Shrewdly, Garland opted to restrict the amount of VFX shots but insist they be of the highest quality. “The onus on bang-per-buck was at the forefront of everybody’s mind,” says Whitehurst, who spent 16 months on the project, and produced around 350 robot shots out of a total 800 VFX shots. “One of the principal goals when designing her was coming up with something that could be realised in the amount of time, for the money.”

Throughout the development process, Whitehurst gave his team one simple rule: they were not allowed to look at other robots. Instead, they turned to Formula One car suspensions, high-end road bikes and even sculptures by Constantin Brancusi where “there is a mechanical but organic quality”, as well as human anatomy. 

For Whitehurst, plausibility was key: “It was important there was no cheating. The muscles are in the same positions as they would be on a human, albeit a simplified form. You can see what all the parts do.” 

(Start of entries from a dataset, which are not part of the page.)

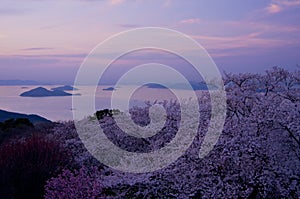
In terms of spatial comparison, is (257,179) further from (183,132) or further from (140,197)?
(140,197)

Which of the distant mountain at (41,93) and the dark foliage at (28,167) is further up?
the distant mountain at (41,93)

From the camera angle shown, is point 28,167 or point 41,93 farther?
point 41,93

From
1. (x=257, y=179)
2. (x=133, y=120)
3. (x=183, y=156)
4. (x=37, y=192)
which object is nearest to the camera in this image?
(x=257, y=179)

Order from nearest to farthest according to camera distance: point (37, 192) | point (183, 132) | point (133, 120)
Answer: point (183, 132), point (37, 192), point (133, 120)

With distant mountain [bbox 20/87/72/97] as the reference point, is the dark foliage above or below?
below

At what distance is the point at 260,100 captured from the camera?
525 inches

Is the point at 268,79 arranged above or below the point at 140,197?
above

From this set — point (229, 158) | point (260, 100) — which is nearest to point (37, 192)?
point (229, 158)

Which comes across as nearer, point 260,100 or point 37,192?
point 260,100

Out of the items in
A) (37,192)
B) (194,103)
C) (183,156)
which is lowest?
(37,192)

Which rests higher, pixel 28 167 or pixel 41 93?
pixel 41 93

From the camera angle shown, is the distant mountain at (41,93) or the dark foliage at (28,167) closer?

Ava’s virtual skeleton was built from hollow aluminium because it “catches highlights better than carbon fibre”, while her muscles were wrapped in ribbons of reflexive metal that would contract like a spring to help sell the illusion of weight, substance and movement.

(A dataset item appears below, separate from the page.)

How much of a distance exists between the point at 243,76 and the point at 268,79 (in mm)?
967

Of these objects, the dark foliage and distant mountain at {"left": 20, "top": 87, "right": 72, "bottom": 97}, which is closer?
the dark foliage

“It’s often subtle things you don’t consciously notice that make something plausible or not,” says Whitehurst. “The fact her muscles jiggle when she walks, even tiny amounts. The cables in her arms also move. You don’t really notice it. But you do notice when it’s not there.”

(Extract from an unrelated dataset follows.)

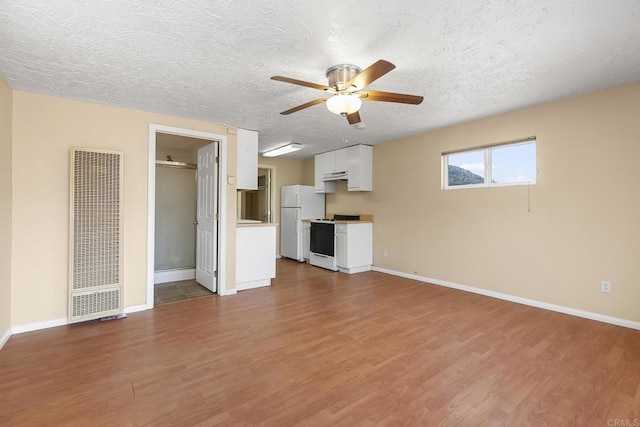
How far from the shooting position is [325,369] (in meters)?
2.12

On set, Vikander wore facial prosthetics and a grey mesh suit that covered her entire body apart from her face, feet and hands. The suit incorporated black bands and brass studs that served both a practical and aesthetic purpose. “That would give us what we needed to track her performance after the fact, and would enable us to remove the bits we didn’t want and replace with CG, in the most efficient way,” says Whitehurst. “Those points gave us something to lock onto when we were trying to match Alicia’s performance.”

Performance capture

Given Ex Machina’s intensive six-week schedule, Garland and director of photographer Rob Hardy decided to shoot the dialogue-heavy scenes between Caleb and Ava in a limited number of longer takes with minimal lighting changes, achieving 15 to 25 set-ups a day. Such an approach precluded using either green screen or motion-capture techniques. 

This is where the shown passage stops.